Dieser Artikel wurde am 22. März 2020 veröffentlicht
und ist möglicherweise nicht mehr aktuell!

Seit dieser Woche passiert in Österreich alles, was von zu Hause aus passieren kann, auch in den eigenen Vier Wänden. Arbeiten, soziale Kontakte via WhatsApp und Co. aufrecht erhalten, Tele-Learning und Unterhaltung. Das bedeutet: Wir verbuchen in den Privathaushalten mehr Stromverbrauch. Warum das in dieser Situation aber nicht so schlimm wie vielleicht befürchtet ist und was du besonders im Homeoffice beachten kannst, um wertvolle Energie zu sparen, weiß Andreas Hudecek. Er ist mit 32 Dienstjahren der am längsten gediente Energieberater bei Wien Energie und derzeit auch selbst im Homeoffice, von wo aus er uns im Telefoninterview die wichtigsten Fragen dazu beantwortet hat. 

Wird die Corona-Krise am Ende des Jahres extrem böse Überraschungen auf den Energieabrechnungen der Wiener bedeuten?

Andreas Hudecek: „Wir haben im Moment Glück im Unglück. Die Tage sind längst wieder länger als im Winter und die Temperaturen nähern sich dem Frühling an.

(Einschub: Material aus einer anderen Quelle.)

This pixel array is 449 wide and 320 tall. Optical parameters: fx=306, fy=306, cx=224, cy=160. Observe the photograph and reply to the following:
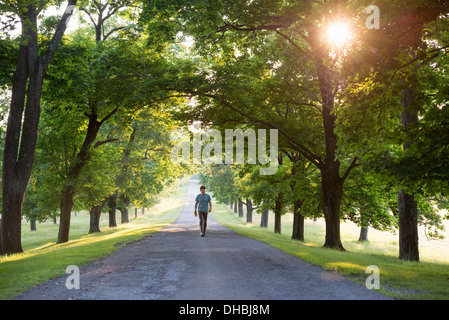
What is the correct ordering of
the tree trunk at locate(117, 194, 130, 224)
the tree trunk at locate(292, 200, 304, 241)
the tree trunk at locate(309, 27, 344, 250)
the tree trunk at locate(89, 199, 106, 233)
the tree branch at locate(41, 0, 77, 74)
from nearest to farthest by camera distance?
the tree branch at locate(41, 0, 77, 74)
the tree trunk at locate(309, 27, 344, 250)
the tree trunk at locate(292, 200, 304, 241)
the tree trunk at locate(89, 199, 106, 233)
the tree trunk at locate(117, 194, 130, 224)

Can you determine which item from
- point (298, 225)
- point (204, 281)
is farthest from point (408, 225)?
point (204, 281)

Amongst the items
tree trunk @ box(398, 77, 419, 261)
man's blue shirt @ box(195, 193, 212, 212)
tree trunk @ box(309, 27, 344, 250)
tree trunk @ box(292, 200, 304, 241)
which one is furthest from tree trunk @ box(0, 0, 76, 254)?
tree trunk @ box(292, 200, 304, 241)

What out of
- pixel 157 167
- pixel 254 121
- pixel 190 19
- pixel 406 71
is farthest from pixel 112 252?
pixel 157 167

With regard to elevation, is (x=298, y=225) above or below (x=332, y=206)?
below

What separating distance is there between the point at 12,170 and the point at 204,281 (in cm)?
1022

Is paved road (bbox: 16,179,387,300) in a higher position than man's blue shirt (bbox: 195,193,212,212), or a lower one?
lower

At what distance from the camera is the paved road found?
5074 mm

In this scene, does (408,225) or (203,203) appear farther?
(203,203)

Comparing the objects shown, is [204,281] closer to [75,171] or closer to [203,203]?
[203,203]

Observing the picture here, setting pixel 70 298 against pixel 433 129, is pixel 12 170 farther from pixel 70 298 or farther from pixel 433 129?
pixel 433 129

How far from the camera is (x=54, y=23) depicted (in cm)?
1508

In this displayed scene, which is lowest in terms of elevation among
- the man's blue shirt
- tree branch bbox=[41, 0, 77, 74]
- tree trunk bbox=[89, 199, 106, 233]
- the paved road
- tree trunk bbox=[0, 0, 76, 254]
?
tree trunk bbox=[89, 199, 106, 233]

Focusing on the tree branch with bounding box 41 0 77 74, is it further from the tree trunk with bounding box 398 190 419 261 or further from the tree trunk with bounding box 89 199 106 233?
the tree trunk with bounding box 89 199 106 233

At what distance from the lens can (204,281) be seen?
596 centimetres
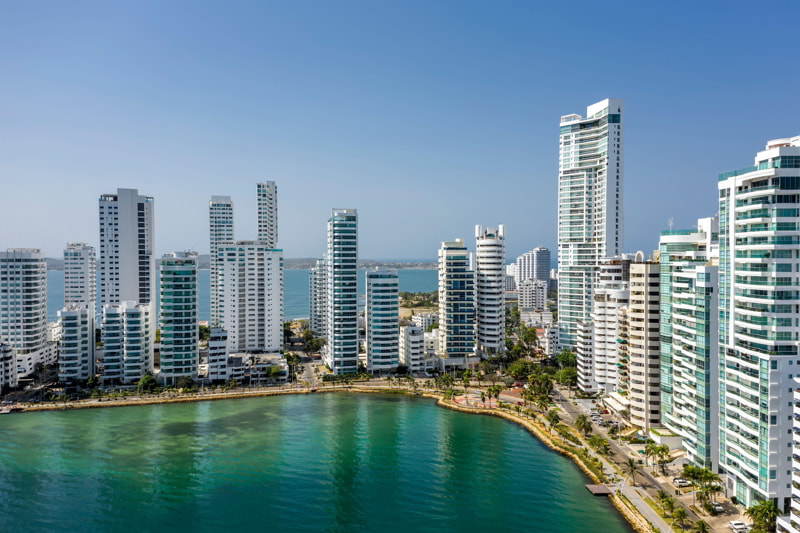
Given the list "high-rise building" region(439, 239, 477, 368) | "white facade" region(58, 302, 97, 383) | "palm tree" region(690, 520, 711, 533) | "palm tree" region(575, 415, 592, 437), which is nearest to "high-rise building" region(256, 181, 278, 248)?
"white facade" region(58, 302, 97, 383)

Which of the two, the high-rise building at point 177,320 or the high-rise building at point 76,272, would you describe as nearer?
the high-rise building at point 177,320

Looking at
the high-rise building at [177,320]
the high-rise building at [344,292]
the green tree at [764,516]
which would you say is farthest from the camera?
the high-rise building at [344,292]

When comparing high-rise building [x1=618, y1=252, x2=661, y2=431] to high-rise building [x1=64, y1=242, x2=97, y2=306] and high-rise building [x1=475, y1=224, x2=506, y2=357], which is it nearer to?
high-rise building [x1=475, y1=224, x2=506, y2=357]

Wir müssen also weder besonders lang Licht einschalten noch den ganzen Tag über durchheizen. Die Auswirkungen werden sich also in Grenzen halten, vor allem dann, wenn man grundlegende Energiesparmaßnahmen auch jetzt beachtet. Das gilt besonders für diejenigen, die jetzt im Homeoffice mehr Strombedarf haben. Ich schätze ganz vorsichtig, dass es an diesen Tagen zu maximal 30 Prozent mehr Bedarf in den privaten Haushalten kommen wird. Man sollte hier wirklich die Angst nehmen, denn große Energiefresser, wie sehr alte Fernseher und PCs, hat heute kaum jemand mehr zu Hause und auch undichte Fenster sowie unsanierte Altbauten sind in Wien mittlerweile selten.“ 

Energie-Experte Andreas Hudecek führt mit viel Leidenschaft durch die Wien Energie Erlebniswelt in der Spittelau, sofern er nicht – wie jetzt – im Homeoffice Interviews gibt. Fotocredit: © Bohmann/ Stefan Fuertbauer
Energie-Experte Andreas Hudecek führt mit viel Leidenschaft durch die Wien Energie Erlebniswelt in der Spittelau, sofern er nicht – wie jetzt – im Homeoffice Interviews gibt. Fotocredit: © Bohmann/ Stefan Fuertbauer

Wie kommt es denn überhaupt dazu, dass jetzt der Stromverbrauch in der Stadt im gesamten sinkt, und es gleichzeitig zu einem zunehmenden Energiebedarf in den Privathaushalten kommt – abgesehen vom Homeoffice?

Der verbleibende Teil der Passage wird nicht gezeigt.